▶ Task instructions:
Count the lines below that contain the word "Health", and reply with only that number.

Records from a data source
Content starts

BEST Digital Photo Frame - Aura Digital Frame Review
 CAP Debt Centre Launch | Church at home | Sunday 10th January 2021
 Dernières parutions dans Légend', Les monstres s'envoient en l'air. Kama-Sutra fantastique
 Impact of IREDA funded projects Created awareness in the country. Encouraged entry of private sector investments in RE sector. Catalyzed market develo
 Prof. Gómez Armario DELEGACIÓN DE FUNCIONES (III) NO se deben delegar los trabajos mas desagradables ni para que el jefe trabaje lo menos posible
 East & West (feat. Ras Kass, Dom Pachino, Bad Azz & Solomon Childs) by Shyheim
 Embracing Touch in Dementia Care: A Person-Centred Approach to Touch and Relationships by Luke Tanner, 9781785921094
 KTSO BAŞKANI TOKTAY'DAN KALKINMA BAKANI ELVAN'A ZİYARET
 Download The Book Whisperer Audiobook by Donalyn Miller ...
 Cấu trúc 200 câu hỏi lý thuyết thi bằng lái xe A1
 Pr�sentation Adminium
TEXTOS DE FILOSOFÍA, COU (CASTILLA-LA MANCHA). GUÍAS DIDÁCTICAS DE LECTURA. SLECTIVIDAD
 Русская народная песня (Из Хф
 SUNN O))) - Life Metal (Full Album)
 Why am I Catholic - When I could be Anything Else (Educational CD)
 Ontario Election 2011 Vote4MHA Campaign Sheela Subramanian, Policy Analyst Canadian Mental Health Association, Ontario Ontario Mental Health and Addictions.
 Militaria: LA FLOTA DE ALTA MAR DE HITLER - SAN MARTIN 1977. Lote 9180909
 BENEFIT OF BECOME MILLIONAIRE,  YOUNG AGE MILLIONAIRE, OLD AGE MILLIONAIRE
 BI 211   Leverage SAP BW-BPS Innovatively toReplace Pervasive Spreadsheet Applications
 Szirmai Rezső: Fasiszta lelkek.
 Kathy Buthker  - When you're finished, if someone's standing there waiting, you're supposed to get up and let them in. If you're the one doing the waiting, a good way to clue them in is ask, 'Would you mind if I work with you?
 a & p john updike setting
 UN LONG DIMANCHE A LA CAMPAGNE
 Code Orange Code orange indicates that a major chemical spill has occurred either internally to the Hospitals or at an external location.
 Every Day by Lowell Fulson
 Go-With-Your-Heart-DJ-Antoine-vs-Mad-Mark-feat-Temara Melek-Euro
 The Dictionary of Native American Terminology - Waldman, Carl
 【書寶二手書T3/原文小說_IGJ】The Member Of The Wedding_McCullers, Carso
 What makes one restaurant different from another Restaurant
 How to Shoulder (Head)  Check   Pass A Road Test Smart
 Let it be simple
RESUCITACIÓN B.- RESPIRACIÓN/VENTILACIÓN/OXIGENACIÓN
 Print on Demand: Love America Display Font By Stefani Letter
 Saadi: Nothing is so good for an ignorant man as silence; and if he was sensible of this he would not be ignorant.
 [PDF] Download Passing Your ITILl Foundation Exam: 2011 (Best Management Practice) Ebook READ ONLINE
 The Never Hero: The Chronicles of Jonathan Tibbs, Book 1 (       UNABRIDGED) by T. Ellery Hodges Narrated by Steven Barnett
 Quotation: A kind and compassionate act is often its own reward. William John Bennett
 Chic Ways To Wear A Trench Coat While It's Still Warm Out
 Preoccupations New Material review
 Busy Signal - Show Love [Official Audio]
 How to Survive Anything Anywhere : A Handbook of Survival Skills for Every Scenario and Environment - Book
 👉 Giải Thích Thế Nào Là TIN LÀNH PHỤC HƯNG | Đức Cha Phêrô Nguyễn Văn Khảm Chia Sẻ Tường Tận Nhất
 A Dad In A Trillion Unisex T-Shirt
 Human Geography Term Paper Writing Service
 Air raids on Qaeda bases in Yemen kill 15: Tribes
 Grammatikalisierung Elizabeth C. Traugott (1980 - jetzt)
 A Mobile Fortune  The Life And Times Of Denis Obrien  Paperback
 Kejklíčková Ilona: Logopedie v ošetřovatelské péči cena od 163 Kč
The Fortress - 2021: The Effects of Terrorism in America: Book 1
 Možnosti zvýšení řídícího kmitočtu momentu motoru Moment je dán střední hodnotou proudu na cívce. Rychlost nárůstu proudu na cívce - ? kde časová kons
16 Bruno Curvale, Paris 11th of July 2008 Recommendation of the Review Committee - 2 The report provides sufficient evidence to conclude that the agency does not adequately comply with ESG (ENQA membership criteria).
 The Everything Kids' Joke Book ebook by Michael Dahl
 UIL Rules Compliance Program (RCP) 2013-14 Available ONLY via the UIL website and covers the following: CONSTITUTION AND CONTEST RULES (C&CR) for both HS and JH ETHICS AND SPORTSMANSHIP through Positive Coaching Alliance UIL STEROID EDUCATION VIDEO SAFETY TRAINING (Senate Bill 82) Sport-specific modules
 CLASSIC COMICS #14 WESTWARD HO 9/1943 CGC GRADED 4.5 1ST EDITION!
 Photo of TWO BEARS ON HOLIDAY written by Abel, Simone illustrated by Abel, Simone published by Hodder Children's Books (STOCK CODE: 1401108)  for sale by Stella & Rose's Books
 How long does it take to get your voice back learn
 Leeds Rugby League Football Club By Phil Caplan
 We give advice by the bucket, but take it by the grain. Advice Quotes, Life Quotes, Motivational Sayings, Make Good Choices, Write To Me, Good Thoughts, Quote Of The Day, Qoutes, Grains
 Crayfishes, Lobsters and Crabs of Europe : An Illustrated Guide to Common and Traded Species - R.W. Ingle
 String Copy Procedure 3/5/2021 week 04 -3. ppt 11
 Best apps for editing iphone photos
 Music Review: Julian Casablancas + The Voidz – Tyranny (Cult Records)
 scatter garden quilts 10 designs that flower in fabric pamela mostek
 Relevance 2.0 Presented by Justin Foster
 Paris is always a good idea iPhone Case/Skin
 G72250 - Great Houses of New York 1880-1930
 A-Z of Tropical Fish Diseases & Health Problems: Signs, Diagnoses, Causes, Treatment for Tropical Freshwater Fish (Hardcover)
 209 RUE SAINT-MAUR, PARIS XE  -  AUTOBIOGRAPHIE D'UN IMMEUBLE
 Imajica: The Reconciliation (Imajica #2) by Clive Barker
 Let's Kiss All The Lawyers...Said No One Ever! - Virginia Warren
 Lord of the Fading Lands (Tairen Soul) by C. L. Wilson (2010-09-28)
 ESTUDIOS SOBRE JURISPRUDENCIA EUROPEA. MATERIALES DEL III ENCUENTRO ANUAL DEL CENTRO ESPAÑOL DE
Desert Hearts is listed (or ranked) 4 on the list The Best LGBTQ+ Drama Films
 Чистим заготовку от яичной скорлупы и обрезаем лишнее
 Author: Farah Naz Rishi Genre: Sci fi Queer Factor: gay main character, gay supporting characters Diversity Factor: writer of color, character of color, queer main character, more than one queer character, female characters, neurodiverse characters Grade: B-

Content ends

▶ Expected output:
2